Schreibe den Abschnitt der Einträge unverändert ab, der mit der Zeile beginnt, die „Referring to the tree“ enthält, und bis zum Ende der Einträge reicht.

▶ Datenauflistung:
-------
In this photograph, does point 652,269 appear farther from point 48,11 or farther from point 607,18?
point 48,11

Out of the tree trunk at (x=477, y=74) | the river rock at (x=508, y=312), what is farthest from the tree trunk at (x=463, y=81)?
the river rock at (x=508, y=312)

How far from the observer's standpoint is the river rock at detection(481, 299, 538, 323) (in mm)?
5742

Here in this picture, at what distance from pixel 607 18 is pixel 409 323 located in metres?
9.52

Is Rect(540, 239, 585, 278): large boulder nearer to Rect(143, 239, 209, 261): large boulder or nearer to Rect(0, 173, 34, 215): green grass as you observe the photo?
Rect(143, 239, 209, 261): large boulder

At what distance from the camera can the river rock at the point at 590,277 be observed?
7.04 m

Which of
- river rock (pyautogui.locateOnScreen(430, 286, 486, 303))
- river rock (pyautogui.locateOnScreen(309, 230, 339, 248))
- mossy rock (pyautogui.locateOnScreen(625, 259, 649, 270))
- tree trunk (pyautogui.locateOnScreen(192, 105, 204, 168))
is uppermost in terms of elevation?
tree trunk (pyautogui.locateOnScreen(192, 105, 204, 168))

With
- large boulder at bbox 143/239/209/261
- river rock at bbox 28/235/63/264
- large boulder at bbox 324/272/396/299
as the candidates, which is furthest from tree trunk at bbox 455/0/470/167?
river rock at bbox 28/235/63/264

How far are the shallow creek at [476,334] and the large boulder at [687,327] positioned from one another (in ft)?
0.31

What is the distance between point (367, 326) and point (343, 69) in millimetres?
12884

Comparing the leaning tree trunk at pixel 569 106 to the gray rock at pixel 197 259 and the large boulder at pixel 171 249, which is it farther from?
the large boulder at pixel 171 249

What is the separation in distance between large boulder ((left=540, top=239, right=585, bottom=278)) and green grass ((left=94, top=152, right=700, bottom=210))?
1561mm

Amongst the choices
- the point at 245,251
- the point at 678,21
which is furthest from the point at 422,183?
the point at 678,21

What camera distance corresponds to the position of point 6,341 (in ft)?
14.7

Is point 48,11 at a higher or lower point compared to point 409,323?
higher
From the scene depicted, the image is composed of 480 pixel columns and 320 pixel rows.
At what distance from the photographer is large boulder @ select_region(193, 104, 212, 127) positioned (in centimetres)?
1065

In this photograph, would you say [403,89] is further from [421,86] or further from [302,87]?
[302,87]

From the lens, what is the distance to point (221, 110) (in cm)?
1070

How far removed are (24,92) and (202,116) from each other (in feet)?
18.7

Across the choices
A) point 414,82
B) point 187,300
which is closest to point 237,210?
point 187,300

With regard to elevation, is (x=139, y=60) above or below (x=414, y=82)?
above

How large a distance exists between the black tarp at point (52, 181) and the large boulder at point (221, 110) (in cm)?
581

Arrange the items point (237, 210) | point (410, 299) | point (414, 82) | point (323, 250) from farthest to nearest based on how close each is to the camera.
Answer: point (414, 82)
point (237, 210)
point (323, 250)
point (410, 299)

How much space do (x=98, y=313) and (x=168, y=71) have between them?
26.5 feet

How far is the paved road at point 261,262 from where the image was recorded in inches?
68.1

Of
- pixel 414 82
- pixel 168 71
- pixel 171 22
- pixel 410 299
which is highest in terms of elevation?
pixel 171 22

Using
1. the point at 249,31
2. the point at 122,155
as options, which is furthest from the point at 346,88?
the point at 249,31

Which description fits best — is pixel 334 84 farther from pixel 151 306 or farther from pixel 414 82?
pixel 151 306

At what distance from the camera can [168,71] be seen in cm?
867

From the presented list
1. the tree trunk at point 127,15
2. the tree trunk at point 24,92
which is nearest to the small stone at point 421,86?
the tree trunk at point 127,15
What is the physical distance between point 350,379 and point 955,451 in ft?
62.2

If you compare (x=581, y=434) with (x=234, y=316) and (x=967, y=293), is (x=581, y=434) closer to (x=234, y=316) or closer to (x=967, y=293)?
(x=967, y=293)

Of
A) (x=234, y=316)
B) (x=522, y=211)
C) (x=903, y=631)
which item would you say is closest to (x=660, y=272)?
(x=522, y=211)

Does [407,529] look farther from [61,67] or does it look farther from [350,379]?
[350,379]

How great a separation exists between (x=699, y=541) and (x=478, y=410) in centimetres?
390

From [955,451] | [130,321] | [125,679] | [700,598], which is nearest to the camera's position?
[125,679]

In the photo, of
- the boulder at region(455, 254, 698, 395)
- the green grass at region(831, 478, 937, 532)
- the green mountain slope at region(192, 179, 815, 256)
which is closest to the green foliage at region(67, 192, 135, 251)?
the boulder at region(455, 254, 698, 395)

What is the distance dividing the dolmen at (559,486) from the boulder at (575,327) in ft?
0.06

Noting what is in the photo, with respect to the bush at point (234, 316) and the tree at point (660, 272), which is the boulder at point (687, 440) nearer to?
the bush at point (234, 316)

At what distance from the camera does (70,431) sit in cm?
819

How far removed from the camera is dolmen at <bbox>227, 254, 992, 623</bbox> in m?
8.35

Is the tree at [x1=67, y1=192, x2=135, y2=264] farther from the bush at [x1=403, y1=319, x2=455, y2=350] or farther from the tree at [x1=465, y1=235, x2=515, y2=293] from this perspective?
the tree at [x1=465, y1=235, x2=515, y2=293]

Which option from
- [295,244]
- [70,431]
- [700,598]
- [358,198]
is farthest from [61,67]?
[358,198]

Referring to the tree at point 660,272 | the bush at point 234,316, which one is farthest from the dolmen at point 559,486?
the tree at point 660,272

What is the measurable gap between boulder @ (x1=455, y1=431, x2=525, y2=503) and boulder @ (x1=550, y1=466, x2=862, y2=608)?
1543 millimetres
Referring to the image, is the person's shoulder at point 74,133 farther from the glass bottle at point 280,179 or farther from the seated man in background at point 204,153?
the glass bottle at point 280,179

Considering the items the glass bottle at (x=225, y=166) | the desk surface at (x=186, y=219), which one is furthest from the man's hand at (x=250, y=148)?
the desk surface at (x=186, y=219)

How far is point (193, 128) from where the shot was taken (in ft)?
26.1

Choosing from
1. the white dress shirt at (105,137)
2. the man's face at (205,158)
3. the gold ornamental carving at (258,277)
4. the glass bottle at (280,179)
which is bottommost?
-------
▶ Erwartete Ausgabe:
Referring to the tree at point 660,272 | the bush at point 234,316, which one is farthest from the dolmen at point 559,486?
the tree at point 660,272

What is the measurable gap between boulder @ (x1=455, y1=431, x2=525, y2=503) and boulder @ (x1=550, y1=466, x2=862, y2=608)?
1543 millimetres
Referring to the image, is the person's shoulder at point 74,133 farther from the glass bottle at point 280,179 or farther from the seated man in background at point 204,153?
the glass bottle at point 280,179

Considering the items the glass bottle at (x=225, y=166) | the desk surface at (x=186, y=219), which one is furthest from the man's hand at (x=250, y=148)?
the desk surface at (x=186, y=219)

How far is point (193, 128) from where the shot was taken (in ft)?
26.1

Choosing from
1. the white dress shirt at (105,137)
2. the man's face at (205,158)
3. the gold ornamental carving at (258,277)
4. the glass bottle at (280,179)
which is bottommost?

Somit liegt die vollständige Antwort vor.